Owiany wieloma mitami, po raz pierwszy został opisany ponad pół wieku temu przez niemieckiego ginekologa Ernsta Gräfenberga. Zgodnie z przyjętą tradycją, punkt G ma leżeć na przedniej ściance pochwy na głębokości ok. 5 cm i mieć wielkość ok. 1,5 x 2 cm. Jego umiejętna stymulacja ma powodować u każdej kobiety orgazm o niewiarygodnej wręcz sile.
Punkt G jest utożsamiany przez ginekologów z występującym u części kobiet unerwianym przez nerw sromowy fragmentem ściany pochwy.

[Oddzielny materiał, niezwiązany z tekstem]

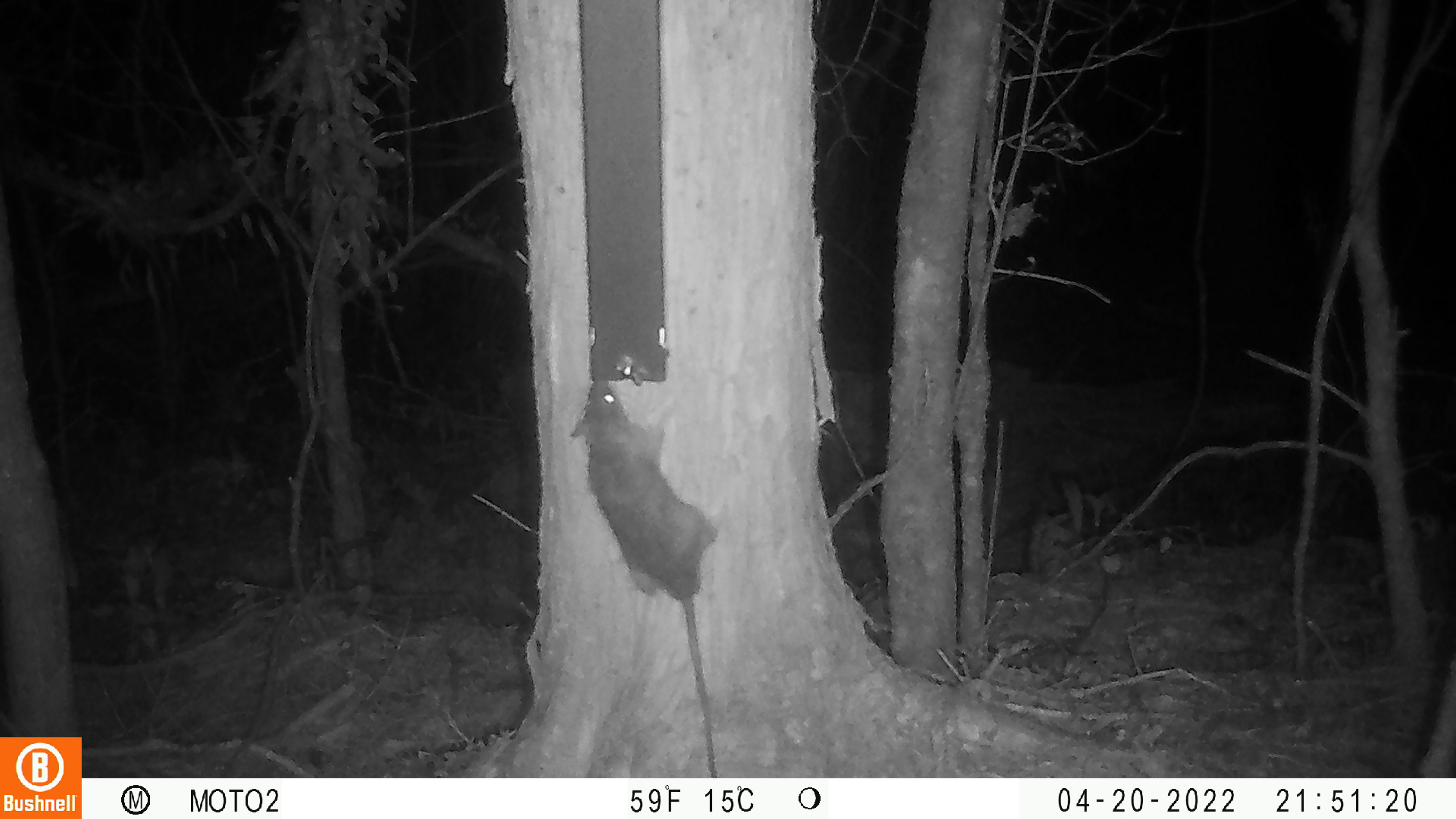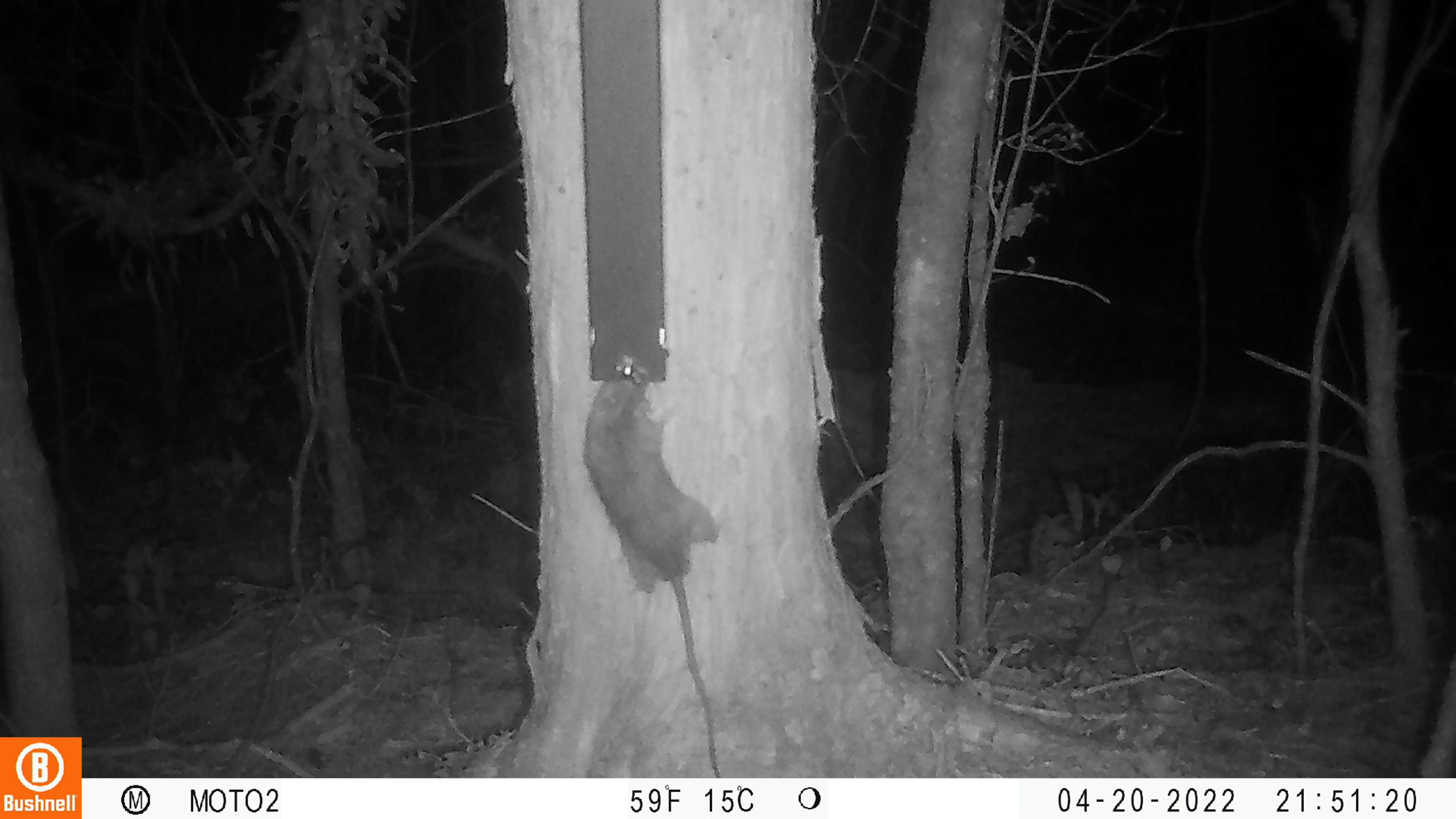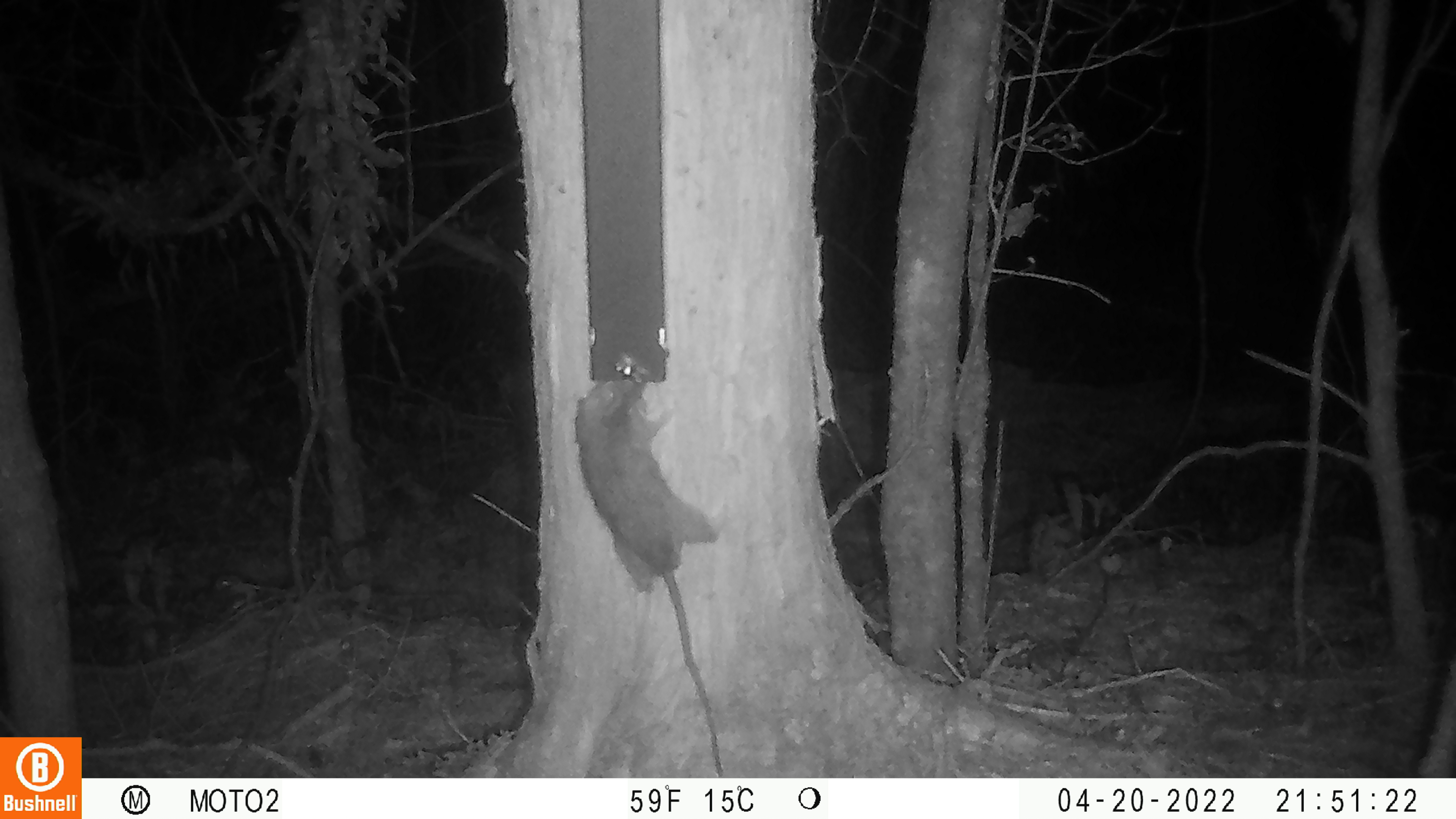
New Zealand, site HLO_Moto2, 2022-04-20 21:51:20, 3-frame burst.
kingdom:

Nie ma jednak zgody ani co do tego, czy faktycznie występuje on u niektórych lub wszystkich kobiet, ani co do jego ewentualnego położenia. Niektórzy badacze sądzą, że punkt G to po prostu punkt nerwowy, w którym nerw przechodzi w bliskim sąsiedztwie cewki moczowej.
Poszukiwanie punktu G
Idea punktu G została spopularyzowana dopiero w latach 80. przez dwóch badaczy, którzy nazwali ten punkt nazwiskiem jego odkrywcy. Opisali oni wyniki swoich badań w książce, która zyskała ogromną popularność, a poszukiwania punktu G rozpoczęły się na dobre – zarówno w nauce, jak i w sypialniach. Współcześnie nie ma wśród badaczy zgody odnośnie tej teorii. Niektórzy sądzą, że punkt G to mit, inni – że mają go tylko niektóre kobiety, jeszcze inni – że ma on inną budowę, niż początkowo sądzono.
Wytrysk punktu G
Niektóre kobiety w czasie stosunku i stymulacji punktu G przeżywają wytrysk. Badania wykazują, że około 10% kobiet w trakcie orgazmu wydziela od 9 do 900 ml płynu z cewki moczowej. Z badań fizjologicznych wynika, że zawiera on takie same enzymy wydzielane przez męską prostatę, co potwierdza teorię, że punkt G może być damskim ekwiwalentem męskiej prostaty. Tak czy inaczej, każda kobieta może sprawdzić na własną rękę, czy taki punkt posiada i czy jego stymulacja faktycznie powoduje przyjemność. Jeśli go nie znajdzie – nie ma się jednak czym przejmować, gdyż stymulacja punktu G nie jest przecież jedynym sposobem na osiągnięcie rozkoszy.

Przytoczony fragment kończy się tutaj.